Carry on the article about buying a smartphone for a child, starting after its final sentence.

- _SOURCE_
***

Many kids today get their first smartphones when they are 11–12 or even younger. A majority carries a gadget around by the time they are in high school. Peer pressure does play a role, and phone-free kids see everyone around them fidgeting with their phones. The decision is yours, however, and in this post we discuss the pros and cons of that purchase, as well as provide tips for choosing a gadget if you decide to buy one.
No one but you is in a position to say if your kid needs a phone or can handle the responsibility of having a phone. In every single case, buying a smartphone for your kid carries pros and cons.
A smartphone for your kid: Cons
Let’s start with the cons. On the one hand, experts share widespread agreement that excessive gadget use adversely affects child health and development. If your kid spends his or her nights with a smartphone, they may develop sleep problems, with cellphones being worse than a television in that regard.
Staying glued to the screen for hours can result in nearsightedness, poor posture, and even breathing problems. Other frequent disorders affecting schoolchildren include attention deficit hyperactivity disorder: ADHD incidence is rising along with the popularity of gadgets. There are more immediate risks, too: If your kid stares at the screen while walking around outside, they risk getting into serious trouble.
Also, if your kid spends loads of time with their phone, it’ll keep them from studying, playing (apart from mobile games) or socializing with peers. They may catch hell from teachers for using the smartphone in class. Finally, a mobile phone is not the cheapest of luxuries, and kids, not always the most responsible of owners, could easily break or leave their smartphone somewhere.
A smartphone for your kid: Pros
If, on the other hand, you carefully limit the time your child spends using the smartphone, it may not be that harmful — and it absolutely comes with benefits. For starters, if you give your child a smartphone, you can stay in touch when they are not around, safely permit them to go out, and have peace of mind while they’re at school or doing extracurricular activities.

***

- _DATA EXTRACT_
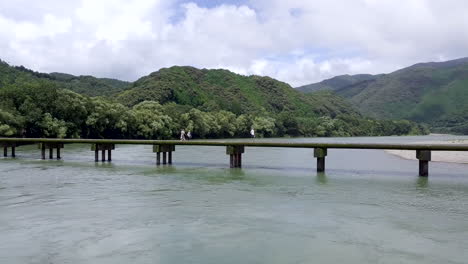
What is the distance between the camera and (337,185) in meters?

***

- _RESULT OF THE EXERCISE_
Handled right, a smartphone can be anything but an academic distraction, giving your child easy access to electronic dictionaries and other handy applications that can help with school assignments.
Searching for information on the Web can broaden a child’s mind, and the use of mobile photography and videos may boost their creativity. If your kid learns the use of electronic maps for navigation, they will be able to find their way around unfamiliar neighborhoods. Finally, there’s that pesky social pressure: If everyone in the class has a telephone, a gadgetless kid is the odd one out.
As you can see, strong arguments exist both in favor of and against letting your kid have a smartphone. It is up to you which of these matter more. Even if you decide not to buy a smartphone now, however, the question is bound to come up again. So, let us talk about…
Which phone to choose for a schoolchild
Sooner or later, it’s probably going to happen. And at that point, another question will arise: What kind of phone should you give your child? The cheapest option is handing down one of your old smartphones. The economy is undeniable: If misplaced, smashed, or dropped in a bathtub, that phone cost you nothing. But that route has drawbacks.
First, the operating system of the smartphone is likely to be out of date, and in many cases you’ll have no way to update it. That is a serious problem in terms of security and compatibility with apps.
Second, many old smartphones’ batteries have one foot in the trash bin and will not last long on a single charge. You probably don’t want to give your child a phone you cannot reach when needed — so much for peace of mind. Third, although this one’s a completely subjective assessment, few kids rejoice at the sight of an old gadget.
So, if you have the cash, get a new smartphone for your kid.
What to keep in mind when selecting a phone for your kid
Let’s talk about some important features to consider when it comes to a kid’s smartphone.
The display is perhaps the biggest factor in the usability of a phone. You’re looking for decent quality — high resolution and true colors — at the least. Then, size matters: Look for a model with a screen measuring at least 4.5 inches. A screen that is too small can cause eyestrain, and small screens are awkward to use with today’s applications, which are primarily designed for larger displays.
There is no need to be afraid of phablets, which kids adjust to quickly. What you may consider avoiding though, are those trendy displays with curved edges; they break easily and are surprisingly expensive to replace. In general, the less glass on a smartphone the better — and the cheaper it is to repair.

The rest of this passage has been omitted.